Extract to read:
━━━━━━━━

Sunday, May 24, 2015

Necklace of Summer

Part of my recycled copper stash has been on my workbench.
Years ago, I bought copper by the pound at one of the local metal recycling facilities.
I was surprised that I was allowed to look through the huge bins and gather what I wanted, so I grabbed as much as I could.
That was a great investment!
I had ideas for several necklaces and used one of recycled copper wire bundles to cut segments for links to be used in those necklaces.
Some of the links were simply hammered flat at each end and then drilled for connections.
Others were formed at each end with my favorite round nose pliers.
Some of the wire segments were shaped into clasps with one of my bail-forming clasps.
The first necklace included some blue agate beads that I've been itching to use.
The blue makes me think of cool water on a hot summer day which is good because we're due for our first heat wave of the season later this week.
Yikes....and it's not even summer.
Anyway...also included in the necklace are some of my new copper links and a new clasp, a faceted honey jade feature pendant, disc pearls and aquamarine.

Saturday, May 2, 2015

The Jewelry Community

Each year I take part in a few juried art/craft shows and each of those shows invariably includes an abundance of jewelry designers.
For security reasons, the various jewelry displays are often grouped together.
After one of these shows, a friend asked if I was frustrated by so much jewelry competition.
I said that I never feel like I'm competing with my fellow jewelry makers and explained that I think of our small community like a town that has a variety of good restaurants.
Much like each restaurant has unique menu focus, each jeweler has a unique design voice.
I am convinced that everyone benefits from each other's success.

━━━━━━━━

Information shown:
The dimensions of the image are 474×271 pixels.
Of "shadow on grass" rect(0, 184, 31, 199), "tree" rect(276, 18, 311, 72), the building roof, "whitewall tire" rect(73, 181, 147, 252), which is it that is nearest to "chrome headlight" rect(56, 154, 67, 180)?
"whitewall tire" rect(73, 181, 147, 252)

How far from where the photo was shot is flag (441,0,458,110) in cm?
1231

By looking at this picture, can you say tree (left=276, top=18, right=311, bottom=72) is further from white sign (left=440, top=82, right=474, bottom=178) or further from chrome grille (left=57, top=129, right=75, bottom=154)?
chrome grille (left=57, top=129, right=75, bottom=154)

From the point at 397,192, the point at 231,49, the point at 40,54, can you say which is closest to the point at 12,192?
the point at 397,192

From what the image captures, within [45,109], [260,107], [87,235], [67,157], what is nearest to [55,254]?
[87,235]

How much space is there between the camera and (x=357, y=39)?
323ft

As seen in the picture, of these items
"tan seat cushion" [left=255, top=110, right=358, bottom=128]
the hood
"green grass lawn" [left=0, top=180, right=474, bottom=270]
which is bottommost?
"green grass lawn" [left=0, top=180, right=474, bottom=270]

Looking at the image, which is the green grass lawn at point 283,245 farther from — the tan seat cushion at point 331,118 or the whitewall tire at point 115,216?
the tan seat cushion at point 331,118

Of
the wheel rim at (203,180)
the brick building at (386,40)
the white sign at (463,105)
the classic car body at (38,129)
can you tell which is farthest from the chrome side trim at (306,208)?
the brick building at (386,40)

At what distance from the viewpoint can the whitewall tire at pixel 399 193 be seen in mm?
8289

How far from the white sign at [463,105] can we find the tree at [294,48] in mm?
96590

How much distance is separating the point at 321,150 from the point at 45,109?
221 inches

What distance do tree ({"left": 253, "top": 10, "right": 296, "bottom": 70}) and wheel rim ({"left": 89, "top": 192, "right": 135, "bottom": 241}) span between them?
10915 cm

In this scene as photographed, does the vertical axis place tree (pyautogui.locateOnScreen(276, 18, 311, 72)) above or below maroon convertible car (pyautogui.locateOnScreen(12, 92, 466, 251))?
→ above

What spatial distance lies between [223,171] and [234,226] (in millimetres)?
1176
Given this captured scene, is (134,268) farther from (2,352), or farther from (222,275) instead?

━━━━━━━━

Written task A: From the jewelry blog, extract the part that opens with the words containing "Necklace of Summer" and closes with "a great investment!".
Written task B: List every component the jewelry blog says went into the first necklace.
Written task C: Proceed with the jewelry blog from its last sentence.
The material comes from a separate source and is unrelated to the text.

Answer A:
Necklace of Summer

Part of my recycled copper stash has been on my workbench.
Years ago, I bought copper by the pound at one of the local metal recycling facilities.
I was surprised that I was allowed to look through the huge bins and gather what I wanted, so I grabbed as much as I could.
That was a great investment!

Answer B:
- Blue agate beads
- New copper links
- A new clasp
- A faceted honey jade feature pendant
- Disc pearls
- Aquamarine

Answer C:
I meet some of the nicest people when I start talking with my craft show jewelry neighbors.
I met Andrea Abrams-Herbert when we both took part in a holiday show at Main Line Art Center.
Getting to know the inspired designer of the jewelry that I was already familiar with made the show much more enjoyable for me.
Andrea's jewelry is beautifully crafted with sterling and wonderful bezel set gems.
Everything Andrea makes is one-of-a-kind...
and each piece captures her kind hearted spirit.
Andrea's work can be found at Woodmere Art Museum, Mount Airy Garage, Michener Art Museum and Langman Gallery.
I met Barbara Hanselman when our displays were adjacent to each other at the Wallingford Community Arts Center Holiday Show.
As with Andrea, I had already been familiar with Barbara's work and appreciated the opportunity to meet her.
Barbara is the creative force behind BH Claysmith.
She regularly teaches at Wallingford Community Arts Center where I'm told she has a devoted following of BH Claysmith groupies.
Using her handmade ceramic pieces,
Barbara creates jewelry that is soulful and richly textured.
When I realized that Barbara also sold some of her handmade beads and components,
I knew that I wanted to bring some home to my workbench.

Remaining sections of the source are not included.